▸ **Data to use**

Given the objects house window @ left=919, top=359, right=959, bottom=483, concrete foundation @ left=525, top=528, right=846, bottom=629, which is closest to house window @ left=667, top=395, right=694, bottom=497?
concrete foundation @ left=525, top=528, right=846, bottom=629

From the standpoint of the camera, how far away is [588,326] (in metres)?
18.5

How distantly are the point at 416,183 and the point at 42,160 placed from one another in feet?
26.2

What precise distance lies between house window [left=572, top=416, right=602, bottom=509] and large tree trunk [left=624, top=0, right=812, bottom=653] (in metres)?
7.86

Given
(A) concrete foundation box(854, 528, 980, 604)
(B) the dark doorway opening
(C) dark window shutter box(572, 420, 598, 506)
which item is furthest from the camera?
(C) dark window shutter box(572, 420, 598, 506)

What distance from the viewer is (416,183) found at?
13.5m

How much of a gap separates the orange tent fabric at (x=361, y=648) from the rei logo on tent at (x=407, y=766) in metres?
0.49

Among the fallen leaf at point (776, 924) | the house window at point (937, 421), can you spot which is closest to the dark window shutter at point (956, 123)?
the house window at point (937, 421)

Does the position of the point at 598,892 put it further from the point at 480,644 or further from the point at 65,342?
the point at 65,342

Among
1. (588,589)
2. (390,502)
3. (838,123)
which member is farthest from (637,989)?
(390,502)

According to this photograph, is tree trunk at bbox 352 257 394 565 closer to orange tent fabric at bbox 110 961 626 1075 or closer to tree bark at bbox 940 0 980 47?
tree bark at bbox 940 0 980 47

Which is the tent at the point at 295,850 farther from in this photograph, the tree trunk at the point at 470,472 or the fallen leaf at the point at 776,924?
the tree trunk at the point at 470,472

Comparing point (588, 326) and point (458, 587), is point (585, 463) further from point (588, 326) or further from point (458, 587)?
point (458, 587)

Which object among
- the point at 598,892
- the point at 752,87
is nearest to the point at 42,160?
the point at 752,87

▸ **What to work on**
Please write out the entire listing above word for word, from its first line to its last.

▸ **Answer to this problem**
Given the objects house window @ left=919, top=359, right=959, bottom=483, concrete foundation @ left=525, top=528, right=846, bottom=629, which is closest to house window @ left=667, top=395, right=694, bottom=497?
concrete foundation @ left=525, top=528, right=846, bottom=629

From the standpoint of the camera, how far away is [588,326] (in metres)?
18.5

How distantly are the point at 416,183 and the point at 42,160 placed from one another in feet?
26.2

What precise distance lies between house window [left=572, top=416, right=602, bottom=509] and large tree trunk [left=624, top=0, right=812, bottom=653] (in metres)?
7.86

Given
(A) concrete foundation box(854, 528, 980, 604)
(B) the dark doorway opening
(C) dark window shutter box(572, 420, 598, 506)
which item is furthest from the camera?
(C) dark window shutter box(572, 420, 598, 506)

What distance from the viewer is (416,183) found at?
13.5m

How much of a gap separates the orange tent fabric at (x=361, y=648) from the rei logo on tent at (x=407, y=766) in metres?
0.49

Among the fallen leaf at point (776, 924) | the house window at point (937, 421), can you spot which is closest to the dark window shutter at point (956, 123)?
the house window at point (937, 421)

Does the position of the point at 598,892 put it further from the point at 480,644 or further from the point at 65,342?
the point at 65,342

Among
1. (588,589)
2. (390,502)
3. (838,123)
which member is farthest from (637,989)?
(390,502)

According to this photograph, is tree trunk at bbox 352 257 394 565 closer to orange tent fabric at bbox 110 961 626 1075 or closer to tree bark at bbox 940 0 980 47?
tree bark at bbox 940 0 980 47

Which is the tent at the point at 295,850 farther from in this photograph, the tree trunk at the point at 470,472 or the fallen leaf at the point at 776,924?
the tree trunk at the point at 470,472

Comparing point (588, 326) and point (458, 587), is point (585, 463) further from point (588, 326) or further from point (458, 587)?
point (458, 587)

Which object among
- the point at 598,892
- the point at 752,87
is nearest to the point at 42,160?
the point at 752,87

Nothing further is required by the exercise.